Maybe Health Minister Jerome Kennedy just isn’t one of those detail guys.
After all, as a Memorial University librarian pointed out earlier this week, it’s clear Kennedy isn’t aware of basic numbers, like the average family income in this province. He seems to be convinced that the average family makes $35,000, while even three years ago, the number was actually more than $69,000.
Rather embarrassing gaffe for a former finance minister, wouldn’t you think?
But back to Kennedy’s current job, and the bunch of holes that are appearing in his stated goal of making sure the public has “complete and accurate” information about doctors’ pay — because Kennedy’s information has been anything but clear and accurate.
"Part of government’s responsibility is to ensure the public has access to complete and accurate information to allow them to fully understand the nature of the issue under discussion — in this case, the resignation of a number of salaried specialists," Kennedy said, while saying that at least seven of the salaried specialists who are resigning also receive stipends above their base salaries for clinical work or for teaching at Memorial University — and, technically, that’s true.

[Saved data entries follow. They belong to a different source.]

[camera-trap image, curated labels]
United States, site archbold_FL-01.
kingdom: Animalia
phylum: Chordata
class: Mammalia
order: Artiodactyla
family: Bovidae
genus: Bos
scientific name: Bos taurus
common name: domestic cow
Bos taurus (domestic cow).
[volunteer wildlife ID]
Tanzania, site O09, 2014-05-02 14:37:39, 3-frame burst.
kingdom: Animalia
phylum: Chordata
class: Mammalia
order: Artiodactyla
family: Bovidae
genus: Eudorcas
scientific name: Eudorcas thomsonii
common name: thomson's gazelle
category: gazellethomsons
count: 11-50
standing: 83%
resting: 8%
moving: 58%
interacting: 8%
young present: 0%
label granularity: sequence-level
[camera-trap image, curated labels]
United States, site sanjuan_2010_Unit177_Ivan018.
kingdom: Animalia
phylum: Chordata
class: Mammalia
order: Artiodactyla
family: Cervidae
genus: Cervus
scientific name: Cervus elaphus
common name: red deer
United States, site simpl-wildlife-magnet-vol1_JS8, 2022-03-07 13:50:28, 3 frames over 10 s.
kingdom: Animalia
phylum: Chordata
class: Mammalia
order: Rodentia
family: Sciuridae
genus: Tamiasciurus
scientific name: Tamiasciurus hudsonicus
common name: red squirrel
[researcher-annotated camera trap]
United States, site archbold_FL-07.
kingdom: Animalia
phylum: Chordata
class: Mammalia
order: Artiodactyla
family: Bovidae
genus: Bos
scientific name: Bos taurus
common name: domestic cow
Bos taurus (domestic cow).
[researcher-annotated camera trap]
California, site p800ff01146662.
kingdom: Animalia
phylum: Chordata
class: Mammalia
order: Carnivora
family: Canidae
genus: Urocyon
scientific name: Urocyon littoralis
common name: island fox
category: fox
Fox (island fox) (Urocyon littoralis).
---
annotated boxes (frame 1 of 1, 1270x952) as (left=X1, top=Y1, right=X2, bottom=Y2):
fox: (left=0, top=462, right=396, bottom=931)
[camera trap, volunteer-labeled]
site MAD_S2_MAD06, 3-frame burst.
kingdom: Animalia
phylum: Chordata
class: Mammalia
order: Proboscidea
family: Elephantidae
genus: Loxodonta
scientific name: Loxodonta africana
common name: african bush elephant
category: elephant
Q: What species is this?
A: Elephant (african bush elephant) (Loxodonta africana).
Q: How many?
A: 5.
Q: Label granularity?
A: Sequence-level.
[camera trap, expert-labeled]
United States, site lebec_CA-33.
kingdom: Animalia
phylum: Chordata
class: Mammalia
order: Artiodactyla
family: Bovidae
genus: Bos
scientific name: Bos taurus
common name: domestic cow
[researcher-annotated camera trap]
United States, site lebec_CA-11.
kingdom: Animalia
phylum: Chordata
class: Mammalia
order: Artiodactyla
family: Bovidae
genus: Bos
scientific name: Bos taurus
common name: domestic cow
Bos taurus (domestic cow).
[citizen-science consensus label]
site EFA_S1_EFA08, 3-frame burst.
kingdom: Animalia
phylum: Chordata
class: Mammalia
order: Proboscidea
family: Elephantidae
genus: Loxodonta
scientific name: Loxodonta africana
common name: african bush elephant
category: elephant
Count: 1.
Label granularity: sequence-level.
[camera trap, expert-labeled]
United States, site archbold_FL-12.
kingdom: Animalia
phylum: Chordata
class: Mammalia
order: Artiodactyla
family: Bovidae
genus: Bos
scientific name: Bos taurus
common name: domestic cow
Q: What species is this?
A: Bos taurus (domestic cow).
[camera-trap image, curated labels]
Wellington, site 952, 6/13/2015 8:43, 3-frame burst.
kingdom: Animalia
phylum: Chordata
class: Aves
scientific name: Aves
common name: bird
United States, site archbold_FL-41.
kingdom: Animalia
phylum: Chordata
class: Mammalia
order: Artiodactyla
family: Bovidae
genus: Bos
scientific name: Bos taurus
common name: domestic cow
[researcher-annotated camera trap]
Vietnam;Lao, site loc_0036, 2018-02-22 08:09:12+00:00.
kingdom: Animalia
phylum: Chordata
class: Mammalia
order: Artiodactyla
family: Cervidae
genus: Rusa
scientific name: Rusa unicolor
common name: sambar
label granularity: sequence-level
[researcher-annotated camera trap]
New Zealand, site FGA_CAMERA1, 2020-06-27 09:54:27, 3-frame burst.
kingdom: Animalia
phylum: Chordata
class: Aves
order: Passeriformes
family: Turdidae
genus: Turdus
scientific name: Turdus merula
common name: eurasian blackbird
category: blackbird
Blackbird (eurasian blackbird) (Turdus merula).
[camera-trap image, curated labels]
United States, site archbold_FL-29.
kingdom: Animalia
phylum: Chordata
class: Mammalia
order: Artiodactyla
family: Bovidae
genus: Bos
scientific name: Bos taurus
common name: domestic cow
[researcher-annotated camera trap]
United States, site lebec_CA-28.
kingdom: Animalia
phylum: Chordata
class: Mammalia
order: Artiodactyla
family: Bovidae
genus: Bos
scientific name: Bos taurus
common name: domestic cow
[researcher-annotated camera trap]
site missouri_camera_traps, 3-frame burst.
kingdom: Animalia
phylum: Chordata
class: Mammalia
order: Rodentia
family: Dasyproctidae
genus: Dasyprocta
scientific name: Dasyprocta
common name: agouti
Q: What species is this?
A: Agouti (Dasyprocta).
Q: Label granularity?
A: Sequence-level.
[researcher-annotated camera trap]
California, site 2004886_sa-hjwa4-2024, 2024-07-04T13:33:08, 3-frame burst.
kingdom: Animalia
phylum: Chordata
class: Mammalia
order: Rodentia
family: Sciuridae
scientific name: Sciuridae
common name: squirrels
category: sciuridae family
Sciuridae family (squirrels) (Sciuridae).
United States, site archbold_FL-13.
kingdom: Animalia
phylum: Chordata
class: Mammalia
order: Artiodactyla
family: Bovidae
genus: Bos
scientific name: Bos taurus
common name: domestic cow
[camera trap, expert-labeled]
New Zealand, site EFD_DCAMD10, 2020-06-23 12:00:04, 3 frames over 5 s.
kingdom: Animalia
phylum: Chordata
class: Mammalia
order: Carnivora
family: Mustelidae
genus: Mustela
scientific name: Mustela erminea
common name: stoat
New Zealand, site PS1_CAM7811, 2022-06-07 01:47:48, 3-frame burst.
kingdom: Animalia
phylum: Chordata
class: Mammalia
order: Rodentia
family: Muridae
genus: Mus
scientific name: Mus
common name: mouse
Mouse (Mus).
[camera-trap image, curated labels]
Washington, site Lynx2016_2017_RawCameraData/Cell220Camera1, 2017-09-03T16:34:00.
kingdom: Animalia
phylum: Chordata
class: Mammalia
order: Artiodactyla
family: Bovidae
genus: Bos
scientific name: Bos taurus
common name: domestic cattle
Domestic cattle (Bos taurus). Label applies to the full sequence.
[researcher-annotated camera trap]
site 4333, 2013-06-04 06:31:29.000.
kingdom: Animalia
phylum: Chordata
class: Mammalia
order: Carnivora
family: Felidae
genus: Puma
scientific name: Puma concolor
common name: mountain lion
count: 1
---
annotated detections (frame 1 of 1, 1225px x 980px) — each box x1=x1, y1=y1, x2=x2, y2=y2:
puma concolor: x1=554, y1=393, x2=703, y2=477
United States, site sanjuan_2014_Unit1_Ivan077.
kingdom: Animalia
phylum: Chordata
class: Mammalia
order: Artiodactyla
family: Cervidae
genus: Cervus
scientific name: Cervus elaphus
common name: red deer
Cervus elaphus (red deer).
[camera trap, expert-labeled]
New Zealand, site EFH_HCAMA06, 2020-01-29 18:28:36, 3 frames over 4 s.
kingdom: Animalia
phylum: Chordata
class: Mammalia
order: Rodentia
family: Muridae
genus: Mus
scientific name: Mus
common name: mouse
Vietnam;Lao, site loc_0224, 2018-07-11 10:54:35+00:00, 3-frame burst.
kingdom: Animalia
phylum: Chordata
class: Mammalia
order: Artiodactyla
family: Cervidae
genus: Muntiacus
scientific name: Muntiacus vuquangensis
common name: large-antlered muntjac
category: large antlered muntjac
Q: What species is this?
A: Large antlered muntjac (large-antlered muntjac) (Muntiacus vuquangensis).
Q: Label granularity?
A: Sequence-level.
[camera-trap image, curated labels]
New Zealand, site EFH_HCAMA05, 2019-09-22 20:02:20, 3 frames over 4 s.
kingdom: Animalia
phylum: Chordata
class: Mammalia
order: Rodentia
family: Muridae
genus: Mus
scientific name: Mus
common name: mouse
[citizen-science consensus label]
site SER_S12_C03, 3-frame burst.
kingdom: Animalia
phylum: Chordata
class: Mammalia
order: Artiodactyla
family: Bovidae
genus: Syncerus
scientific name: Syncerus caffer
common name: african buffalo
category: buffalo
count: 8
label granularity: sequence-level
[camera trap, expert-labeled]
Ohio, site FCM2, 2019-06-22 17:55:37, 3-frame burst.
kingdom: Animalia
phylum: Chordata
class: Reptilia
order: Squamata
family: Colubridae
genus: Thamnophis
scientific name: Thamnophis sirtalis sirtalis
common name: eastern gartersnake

This is what Kennedy said on Nov. 8: “One point I wanted to make that wasn’t clear on Friday was the issue of the actual salary that some of these individuals get. Out of the 13 specialists who resigned last week, at least seven of them also receive a stipend of anywhere from $60,000 to $100,000 as a result of teaching at Memorial University or involved in Eastern Health.”
But what Kennedy didn’t point out — too cute by half — is that those same doctors also have their base salaries cut back to account for the fact that their time is restricted by teaching duties.
Now, maybe he didn’t know that, either. For Kennedy’s information, here’s the clause from an arbitration award in 2003 that states the process clearly.
“Some salaried physicians are also employed with Memorial University of Newfoundland and Labrador Medical School where they have teaching and research commitments and are designated geographic full time (“GFT”). GFT salaried physicians provide a reduced level of patient care services, and therefore receive a maximum of 80 per cent of the established salary scale.”
What does that mean?
Well, a salaried specialist would make around $183,000 a year in base pay. Kennedy would have you total that up with stipends for teaching to a great big global number.
But the fact is that the doctors involved don’t make that base pay; they lose, at a minimum, $36,600 off that base salary as a result of their teaching duties, so that their base is only $146,400. They get that 80 per cent of their salary even if they work 100 per cent of their clinical hours, as many of them do. It’s still a ton of money, but that’s the complete and accurate information that Kennedy carefully didn’t release.
Maybe Kennedy just didn’t realize that. Maybe the premier didn’t either, when he later supported the release of just part of the facts.
It’s not the only place that Kennedy’s full public disclosure has been full of holes. Take his argument that doctors get 10 weeks of guaranteed holidays every year. Lumped into that number was nine statutory holidays that the doctors don’t necessarily get, and two weeks of study leave that doctors get only once — to complete their registration exams. Another one of those weeks is supposed to make up for every scrap of unpaid overtime that doctors work during a year — a swap that is woefully inadequate to make up for what is often hundreds of hours of overtime.
When a group of doctors was asked about Kennedy’s 10-week claim, they literally burst into laughter.
Perhaps Kennedy didn’t read the leave clauses either.
Then, there’s the privacy commissioner’s report Kennedy almost certainly didn’t read, before he said in a news release that the privacy commissioner ruled in an April 16, 2008 decision that where salaries and benefits are paid from the public purse, the public has a right to know "not only the amounts to which an employee is entitled, but, for example, the amounts of severance pay or reimbursements for expenses actually received."
Once again, Kennedy is right — but wrong.
In that decision, the province’s information commissioner said “the public interest in the accountability of public bodies requires that the basic elements of a public servant’s terms of employment be disclosed. … It is important to note that in cases in which these issues have been considered, it has been held that remuneration information which is to be disclosed to the public includes not only the amounts to which an employee is entitled, but, for example, the amounts of severance pay, or reimbursements for expenses actually received. These decisions are consistent with the principle that where salaries and benefits are paid from the public purse, it is appropriate that the definition be given a ‘fairly expansive interpretation’ in keeping with the purposes of transparency and accountability.”
But Kennedy, or maybe his staff, clearly didn’t read all the way to the end of that exact same report — which said that kind of information can be released if someone asks for it.
But if a government agency decides, as Kennedy did, to spontaneously release private information to gain some kind of advantage, an entirely different portion of the province’s privacy legislation comes into play, one that, the privacy commissioner wrote, at the end of that same ruling, “is intended to govern the actions of public bodies themselves, in how they collect, use and disclose personal information in the course of their administrative operations.”
Under that section of the law, public bodies need permission from individuals before they release personal information.
So, the minister of health not only released information about salaries, but used the wrong numbers when he did and cited the wrong legal authority for doing so.
That sure engenders confidence, doesn’t it?